Increasing analytics team efficiency
DOS Marts enable organizations to increase the efficiency of their analytics teams while Population Builder enables data insights and data governance to be pushed to the edges of the organization with an ideal user experience, said Sanders.
“I use the metaphor of meal delivery kits to describe the application suite’s impact,” he said. “We pre-packaged data so data analysts and scientists don’t have to go shopping and build the data sets they need from scratch. We give them what amounts to data kits that they can tailor and quickly turn into a ‘gourmet meal.'”
With other products, data analysts and scientists are forced to operate in one of two modes, he added.
“They either have to conduct their analysis under the constraints of highly structured, monolithic data models, like star schemas – frozen dinners – or they have to laboriously piece together the data that they need, build a data schema to store it, then build and maintain the data extraction and loads,” he said.
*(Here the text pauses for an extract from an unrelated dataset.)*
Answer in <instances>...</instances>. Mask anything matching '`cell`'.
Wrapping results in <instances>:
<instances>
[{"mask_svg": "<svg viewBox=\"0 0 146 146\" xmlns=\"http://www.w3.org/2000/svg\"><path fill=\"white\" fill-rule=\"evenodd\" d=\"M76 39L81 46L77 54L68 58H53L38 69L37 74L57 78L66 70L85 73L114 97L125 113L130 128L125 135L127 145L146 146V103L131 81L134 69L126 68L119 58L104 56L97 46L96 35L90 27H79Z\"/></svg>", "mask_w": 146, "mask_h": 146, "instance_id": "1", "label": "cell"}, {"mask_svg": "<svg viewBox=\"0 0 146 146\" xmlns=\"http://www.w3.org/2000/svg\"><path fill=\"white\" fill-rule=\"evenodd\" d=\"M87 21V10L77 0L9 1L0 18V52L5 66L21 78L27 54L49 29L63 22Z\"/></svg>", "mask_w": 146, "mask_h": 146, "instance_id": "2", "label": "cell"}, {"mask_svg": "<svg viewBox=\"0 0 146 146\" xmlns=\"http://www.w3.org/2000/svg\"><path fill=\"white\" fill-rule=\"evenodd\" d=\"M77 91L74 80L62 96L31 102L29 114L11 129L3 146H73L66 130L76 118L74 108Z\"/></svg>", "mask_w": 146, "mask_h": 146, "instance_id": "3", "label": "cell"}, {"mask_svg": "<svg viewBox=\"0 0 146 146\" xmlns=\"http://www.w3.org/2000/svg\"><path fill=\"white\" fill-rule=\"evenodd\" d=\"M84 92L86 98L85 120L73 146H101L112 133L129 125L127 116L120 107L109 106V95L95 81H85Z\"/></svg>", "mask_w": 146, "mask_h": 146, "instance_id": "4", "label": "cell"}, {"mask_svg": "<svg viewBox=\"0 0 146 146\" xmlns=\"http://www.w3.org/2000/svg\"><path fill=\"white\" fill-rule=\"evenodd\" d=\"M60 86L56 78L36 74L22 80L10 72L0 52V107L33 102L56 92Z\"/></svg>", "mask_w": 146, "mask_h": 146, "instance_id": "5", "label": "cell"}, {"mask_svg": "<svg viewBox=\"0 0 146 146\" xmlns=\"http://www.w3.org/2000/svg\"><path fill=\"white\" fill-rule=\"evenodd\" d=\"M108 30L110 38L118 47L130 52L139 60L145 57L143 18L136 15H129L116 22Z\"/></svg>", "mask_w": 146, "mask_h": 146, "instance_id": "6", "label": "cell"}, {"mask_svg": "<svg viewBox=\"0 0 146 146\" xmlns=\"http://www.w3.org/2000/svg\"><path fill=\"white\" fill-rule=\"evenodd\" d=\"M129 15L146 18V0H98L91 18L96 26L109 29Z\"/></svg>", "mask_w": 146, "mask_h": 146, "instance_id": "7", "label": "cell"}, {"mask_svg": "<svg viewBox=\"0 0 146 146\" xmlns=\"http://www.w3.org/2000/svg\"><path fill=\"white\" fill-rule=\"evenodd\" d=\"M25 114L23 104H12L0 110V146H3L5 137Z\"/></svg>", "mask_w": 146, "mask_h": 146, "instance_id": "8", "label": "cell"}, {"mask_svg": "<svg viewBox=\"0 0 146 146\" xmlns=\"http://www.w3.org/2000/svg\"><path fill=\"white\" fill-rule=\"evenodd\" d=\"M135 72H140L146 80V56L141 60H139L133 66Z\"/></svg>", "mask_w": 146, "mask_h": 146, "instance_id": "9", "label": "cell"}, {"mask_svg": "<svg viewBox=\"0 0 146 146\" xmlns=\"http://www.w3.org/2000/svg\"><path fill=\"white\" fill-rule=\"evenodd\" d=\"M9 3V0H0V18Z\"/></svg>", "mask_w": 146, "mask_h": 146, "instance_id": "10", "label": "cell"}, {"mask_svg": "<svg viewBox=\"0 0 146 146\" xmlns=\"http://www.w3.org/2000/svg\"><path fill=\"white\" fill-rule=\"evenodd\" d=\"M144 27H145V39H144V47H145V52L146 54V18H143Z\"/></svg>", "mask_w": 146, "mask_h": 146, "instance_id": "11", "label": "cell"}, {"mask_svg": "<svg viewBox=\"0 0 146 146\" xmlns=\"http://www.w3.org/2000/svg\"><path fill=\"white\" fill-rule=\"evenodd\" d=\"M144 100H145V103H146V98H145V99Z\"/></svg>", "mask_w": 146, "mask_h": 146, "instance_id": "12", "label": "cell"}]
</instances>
“In essence, they spend their time shopping at the grocery store and cooking from scratch. The former restricts their analytic skills and the latter consumes their time and skills on data movement and modeling, not analysis.”
Results are coming in from early users. Like most every healthcare IT department, Health Share of Oregon’s team has historically faced significant delays in responding to requests for data analysis, simply because the process has always required a data analyst, said John Sanders, CIO at Health Share of Oregon, the state’s largest Medicaid coordinated care organization, serving more than 210,000 Oregon Health Plan members.
“Rapid Response Analytics is quickly making us – and our clinical partners – significantly more productive by enabling us to get data slicing and access out of the hands of the IT department and into those of less technical people who can now use applications to answer their questions themselves, without our help,” he explained. “It’s a breakthrough that promises to make healthcare data far more accessible and useful to more people.”
Health IT trends to watch at HIMSS19
Health Catalyst’s Sanders said that two health IT trends HIMSS19 attendees should watch for are digital health and the practical uses of artificial intelligence.
“With digital health, I mean digitizing the patient, including life outside the healthcare delivery system, as well as every aspect of their traditional clinical encounter,” Sanders said. “We think we have lots of data on patients in healthcare, but in reality, we only collect data on patients an average of three times per year, and we almost never collect data on healthy patients.”
Clinical notes are largely used to facilitate care transitions and billing; they are a valuable but subjective description of the patient’s status, he added.
“With digital health, I mean digitizing the patient, including life outside the healthcare delivery system, as well as every aspect of their traditional clinical encounter.”
Dale Sanders, Health Catalyst
And another trend is the practical uses of AI, machine learning and natural language processing to improve financial, clinical and operational outcomes.
“There’s a boatload of buzz around AI, machine learning and NLP, and with good reason – but all of these technologies that are evolving mostly from data-rich Silicon Valley are no better than the data that feeds them,” Sanders stated. “With the exception of image analysis, healthcare is not as data-rich as Silicon Valley. Applying AI to advertising and inanimate objects is one thing; applying it to patients and healthcare is dramatically different.”
AI has broad uses within healthcare that reach beyond the clinical; it can also assist providers with administrative and financial outcomes.
“One great example of this is at our cornerstone client, MultiCare Health System in Tacoma, Washington, where we used machine learning to improve outpatient coding as a way to better understand total cost of care and further benefit from value-based payments,” Sanders said. “MultiCare used machine learning to develop an application that provides cost of care information to providers, enabling the providers to identify opportunities to drive consistency in care and cost management.”